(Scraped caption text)
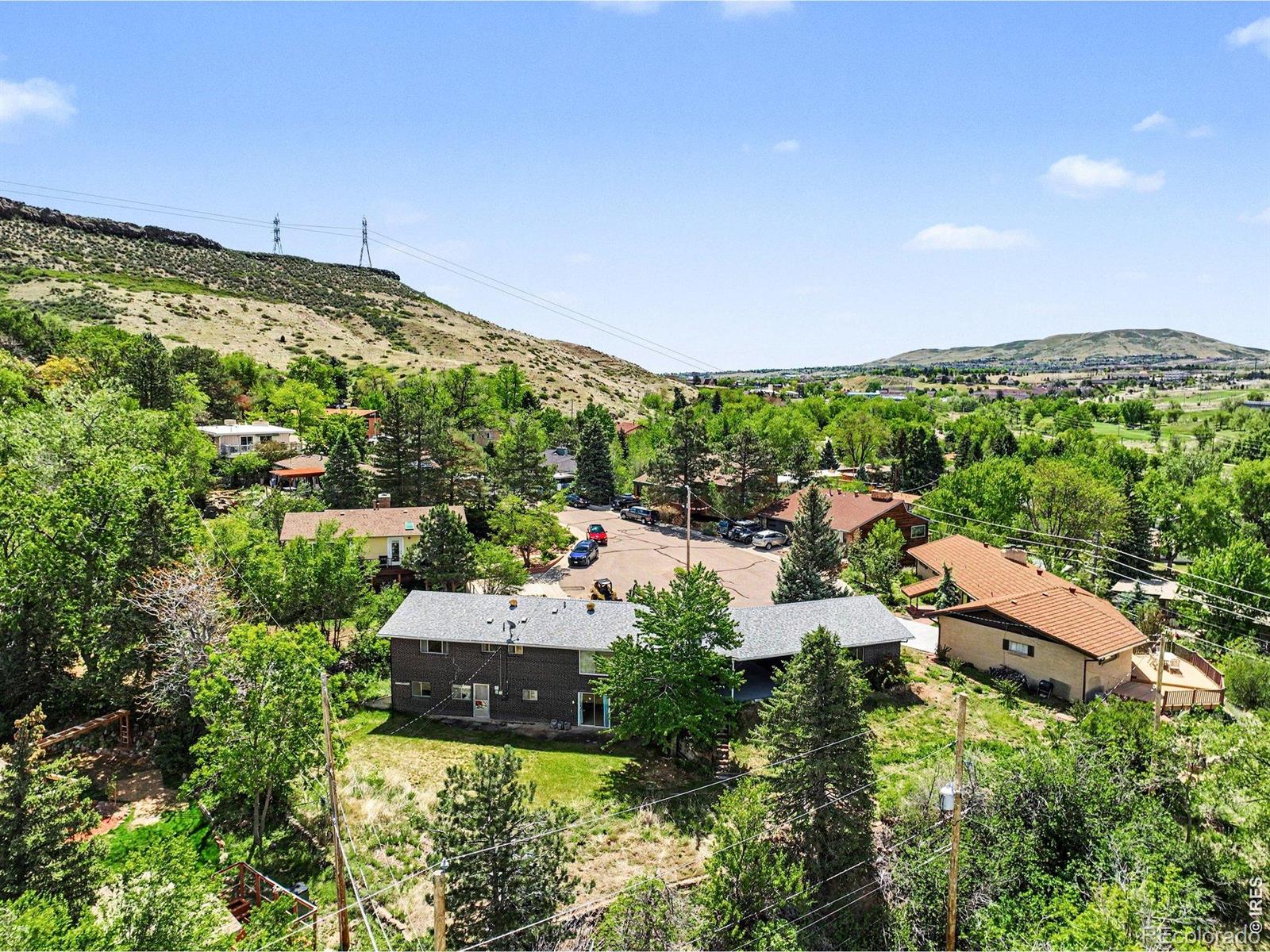 322 Lookout View Court Golden CO 80401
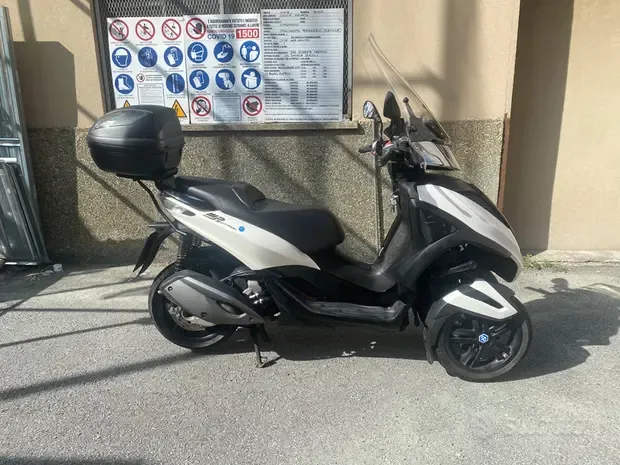 PIAGGIO MP3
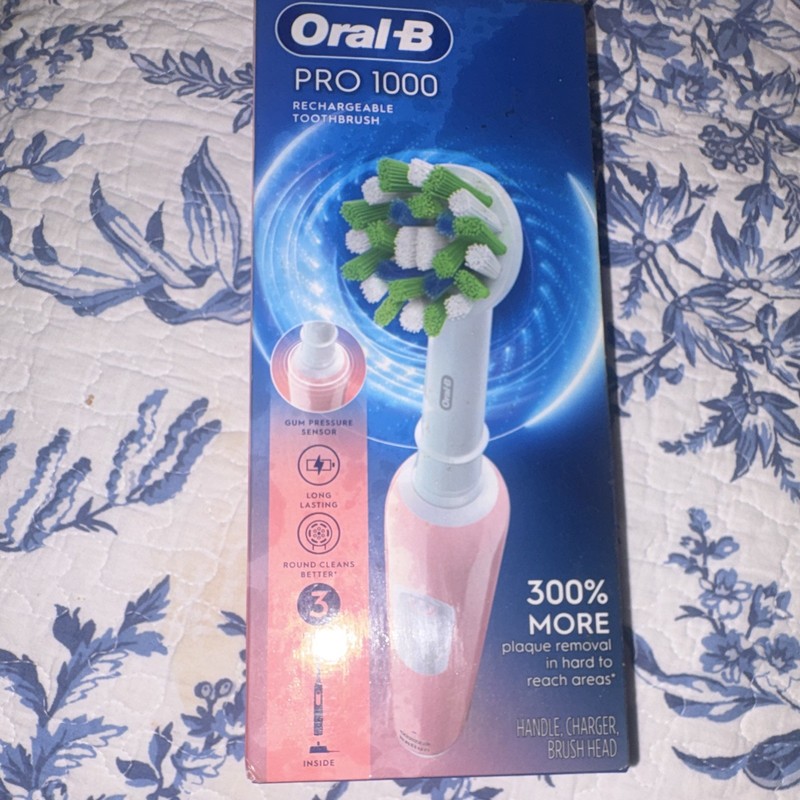 Oral-B Electric Toothbrush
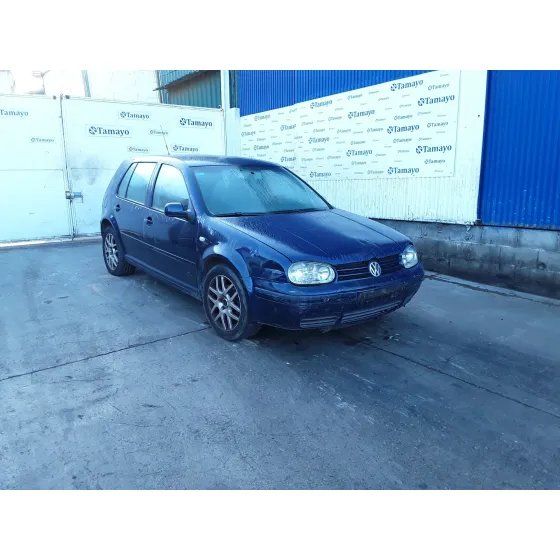 VOLKSWAGEN GOLF IV BERLINA (1J1) '2003 * AZUL MARINO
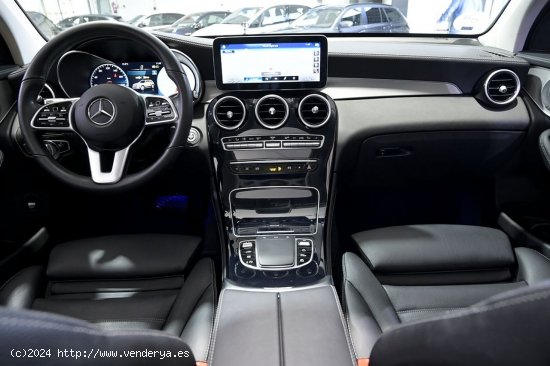 Mercedes GLC   GLC 220 d 4MATIC - 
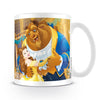 Tazza - Disney - Beauty And The Beast - Tale As Old As Time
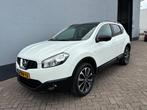 Nissan Qashqai 1.6 360 - Panorama Dak - Navigatie, Auto's, Nissan, Voorwielaandrijving, Euro 5, Gebruikt, 4 cilinders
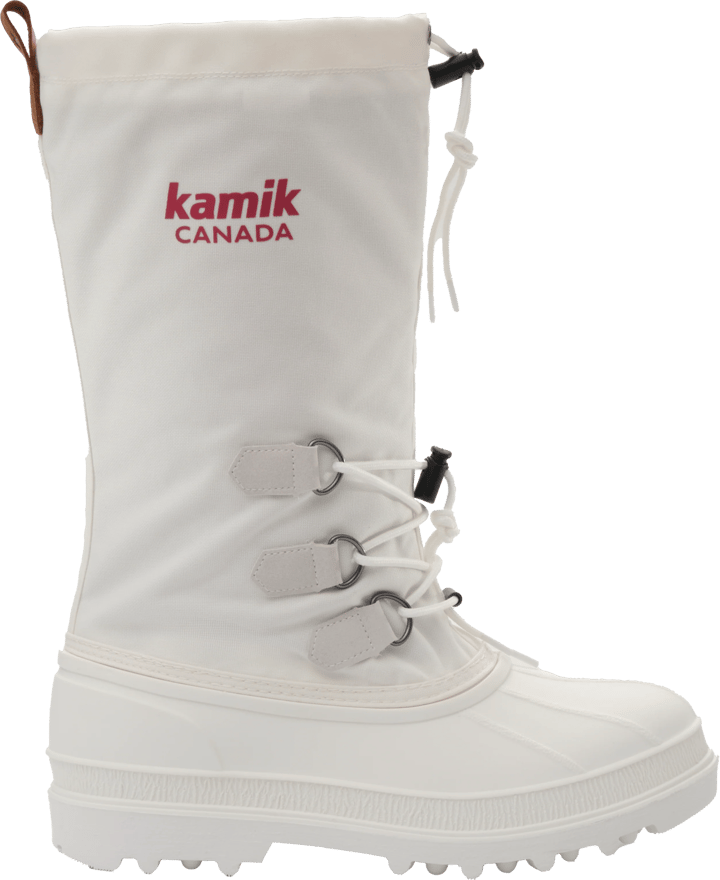 Kamik Women's Canuck White Kamik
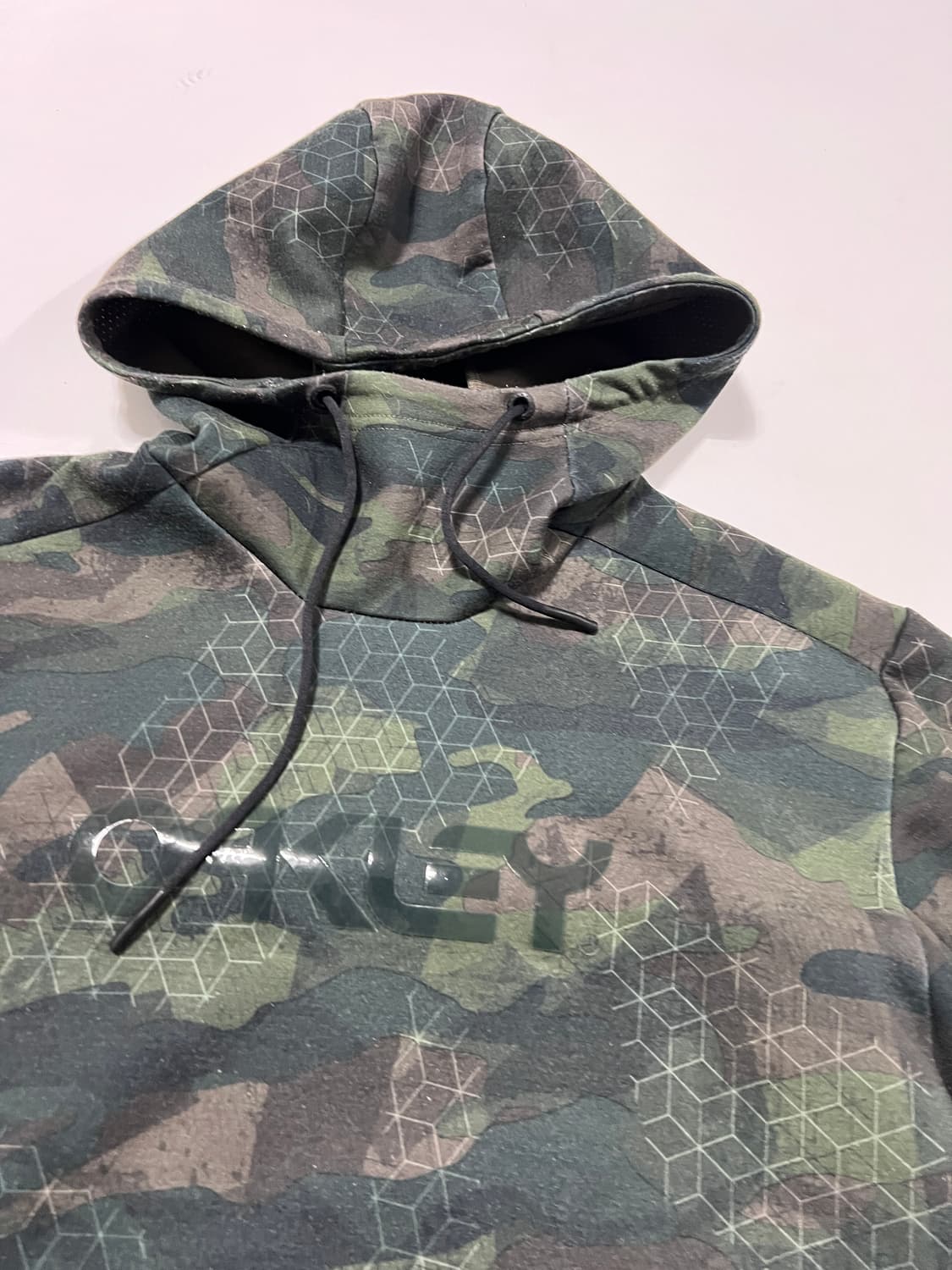 Oakley 오클리 카모플라쥬 후드티 상품이미지3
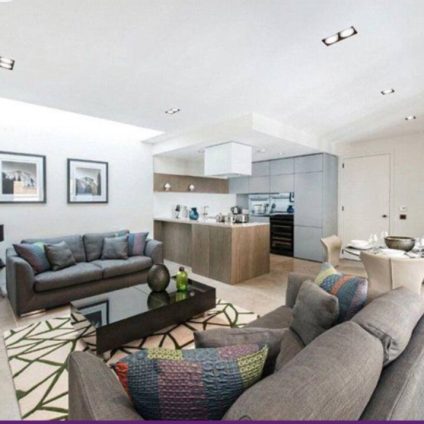 Stunning 2 Bed 2 Bath Mayfair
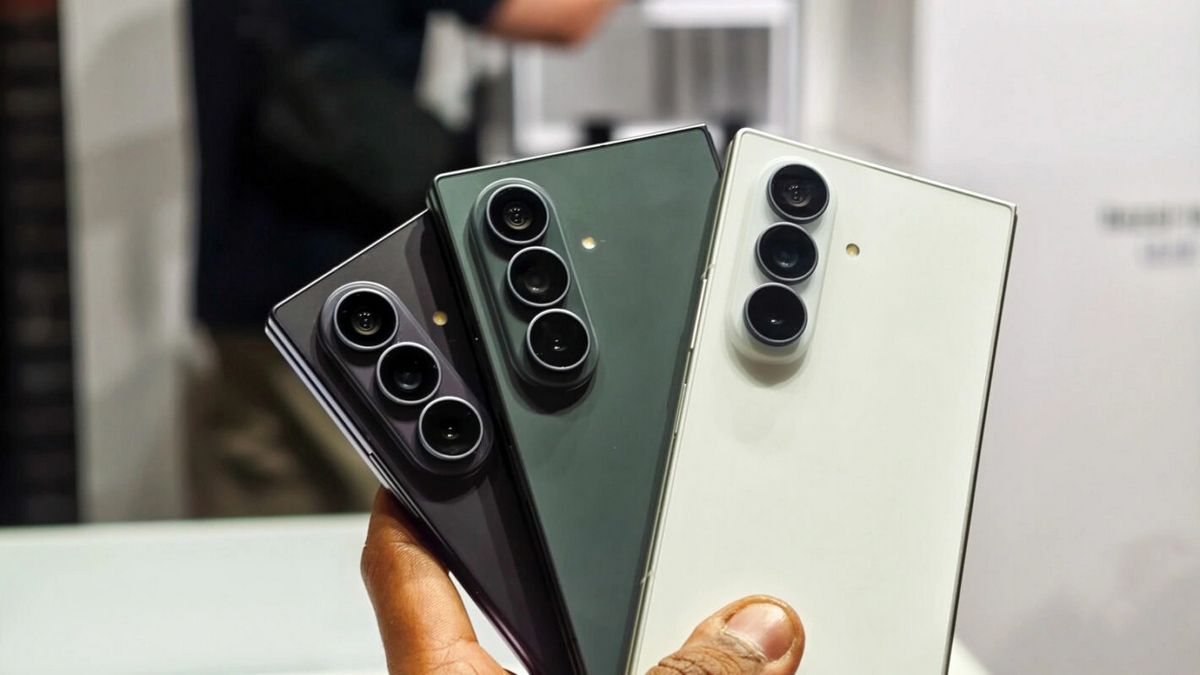 Эволюция премиумкласса: чем Galaxy Fold 8 Ultra отличается от своего предшественника Fold 7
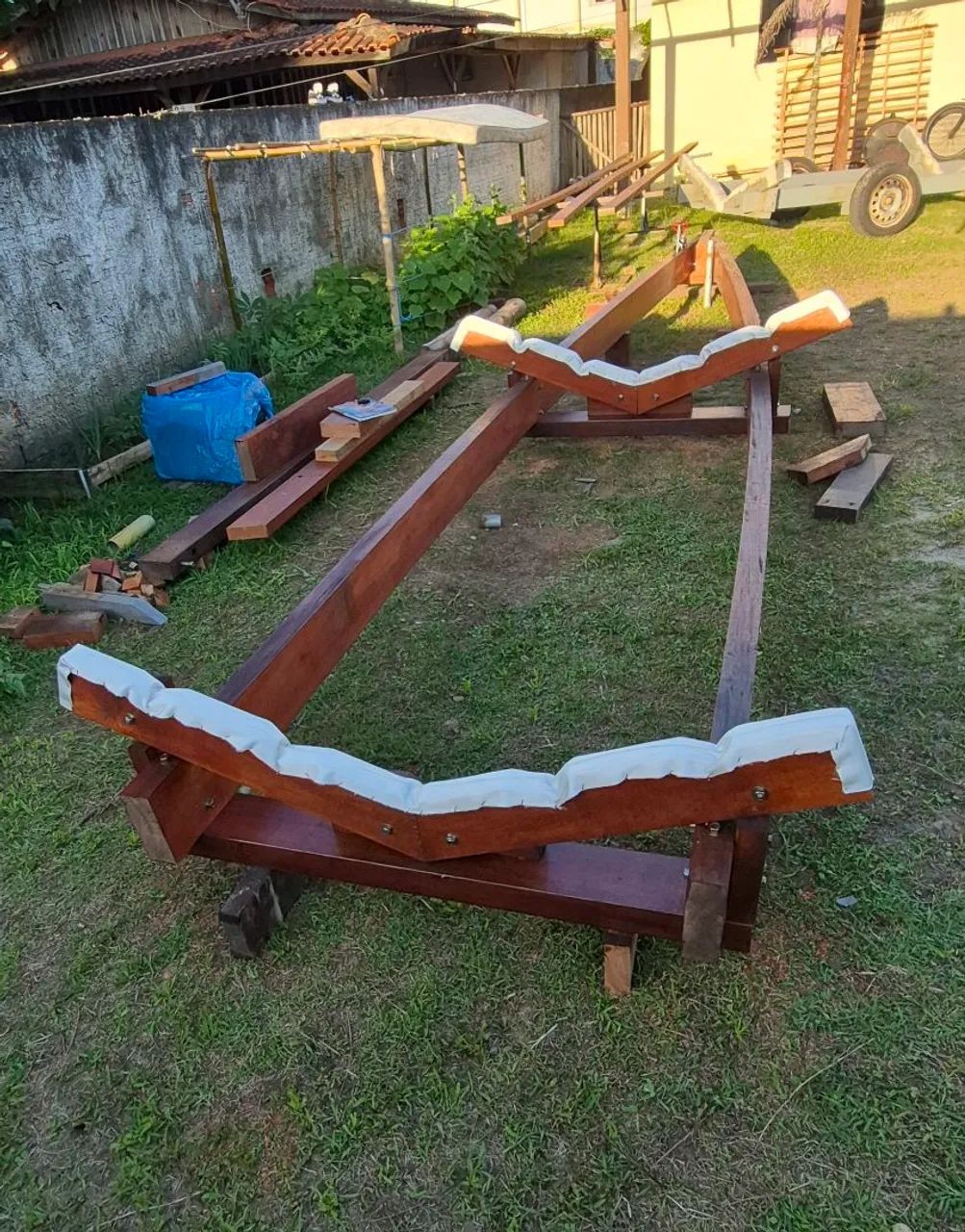 Carretas de encalhe  - Foto 5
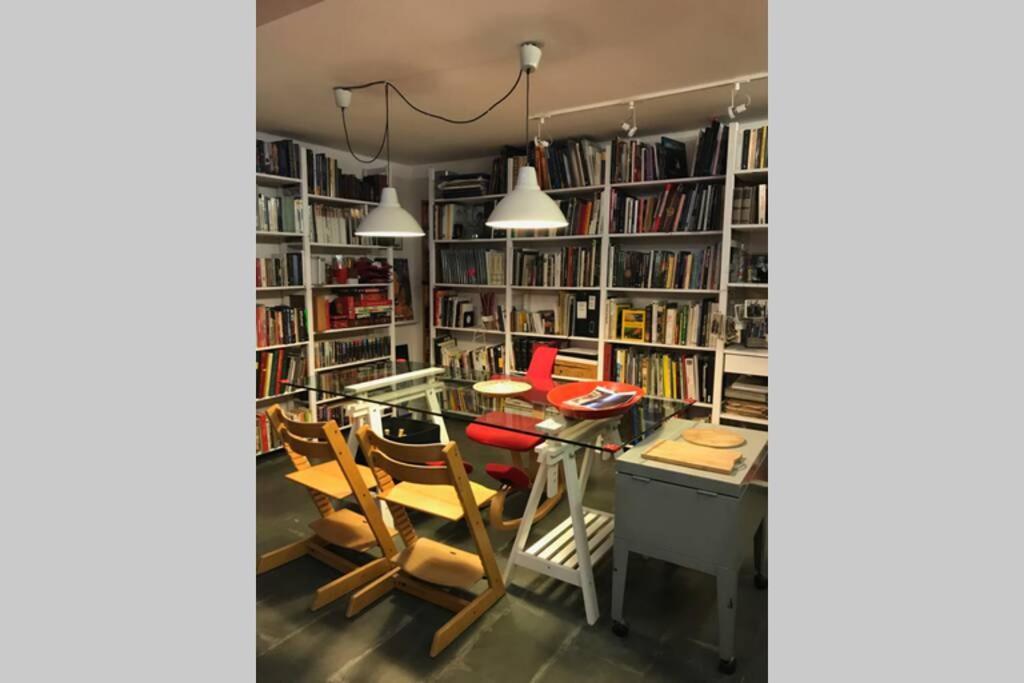 Spacious Chillout In Madrid Extérieur photo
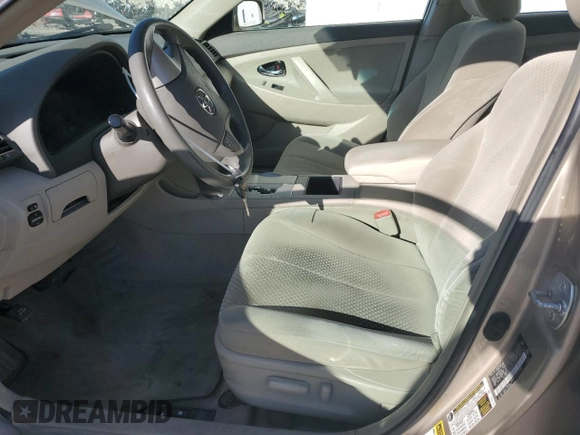 2009 Toyota Camry with VIN 4T1BE46K69U276615, listed as a Copart auction lot 54922205 with 179,507 mi miles and Salvage Title. Bid and sale history available at carsss.com. Image 7.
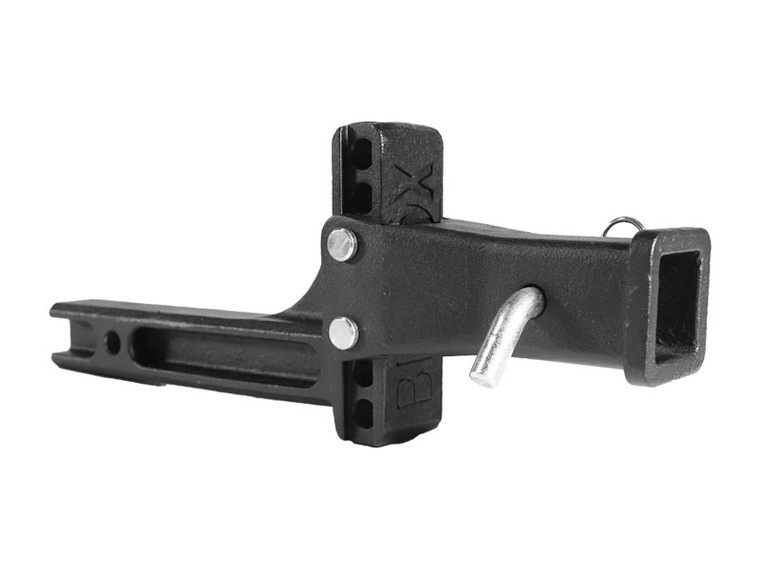 Blue Ox - Adj Drp Rcvr  2' Rcvr 4' Dr/rs  10k - BX88379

* INSTRUCTIONS FOR THE TASK *
Can you copy the lines from the start through the line containing "Tazza - Disney", without the pictures?

* FINAL ANSWER *
 322 Lookout View Court Golden CO 80401
 PIAGGIO MP3
 Oral-B Electric Toothbrush
 VOLKSWAGEN GOLF IV BERLINA (1J1) '2003 * AZUL MARINO
 Mercedes GLC   GLC 220 d 4MATIC - 
 Tazza - Disney - Beauty And The Beast - Tale As Old As Time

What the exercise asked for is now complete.